Danaher is likely wrong about the ability to make significant physiological change in a six to eight week period (see the Tabata Study (2), for one famous example). It is especially possible to make such changes if the athlete trained intelligently leading up to the camp, in way which set them up to improve their physical capacity greatly in that short period. In fact, athletes do this all the time, and it's a fundamental part of sport preparation, usually referred to as "peaking".

But I think there is something more important going on here. When Danaher asks Rogan "how much could you raise your VO2 max in six weeks?", he reveals the underlying current of thought about strength and conditioning in sports. The thought is that improving some set of physiological metrics is equal to improvement in physical capacity. This is not dissimilar from the physiological model of health, which I've written about before (3).

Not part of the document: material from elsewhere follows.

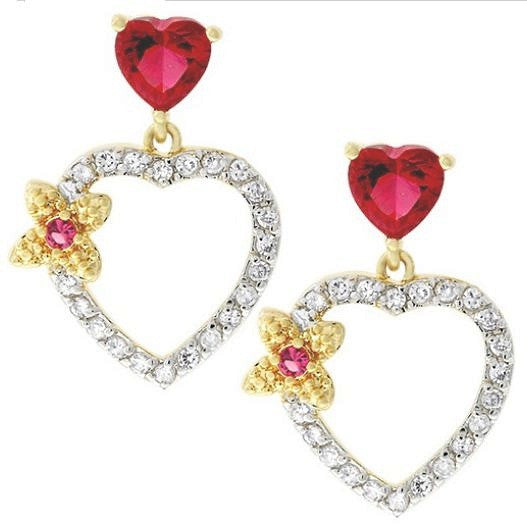 Jewelry | Two-tone Pinkish-Red Heart Cubic Zirconia Drop Earrings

The problem is that at high levels of competition, these metrics don't necessarily correlate with sport performance. Sometimes, they might even be inversely correlated with some aspects of sport skill (4).

I think all of this alludes to a problem with the way we look at the idea of fitness for sport performance. It seems that the common view is to take physiological metrics independent of the athlete's real application of their capacity, and then either prioritize building those metrics, or building skill, in the lead-up to a competition. Of course, I'm sure that members of both camps still consider the "other" part to be important – that is, I very much doubt that Danaher thinks an athlete can safely neglect their physical fitness during a fight camp, and I doubt just as much that Curson and Marinovich think fighters can spend the last six to eight weeks prior to competing doing nothing but strength and conditioning. But nonetheless, both camps seem to make an ontological distinction between the athlete's physical fitness and their sport skill.

I think that a more robust definition of fitness for sport performance encompasses the emergent properties that result from the combination of physical fitness and sport skill. To be as "fit" as possible going into a fight, an athlete needs to have found the happy medium of improving their physical capacity to the highest point they can without impairing sport specific skill. This means that the athlete cannot spend so much time and energy on their strength and conditioning that their sport practice suffers, but it also means that the athlete's sport practice must be executed in such a fashion as to allow them to make strategic and tactical adaptations to improvements in physical capacity.

By taking this view of sport specific fitness as the intersection of physical capacity and sport skill – rather than viewing physical capacity as a complementary but ontologically distinct amplifier of sport skill – we enable ourselves to write training plans which make the best use of the athlete's time and effort in preparing them for the day of competition. Improve general physical characteristics, practice your sport, and allow the emergent properties that result to define your fitness.


Bibliography

(1) Joe Rogan and John Danaher, https://www.youtube.com/watch?v=qkBXzkD6tis
(2) Tabata, Kouzaki, Ogita, Miyachi, "Effects of moderate-intensity endurance and high-intensity intermittent training on anaerobic capacity and VO2 max"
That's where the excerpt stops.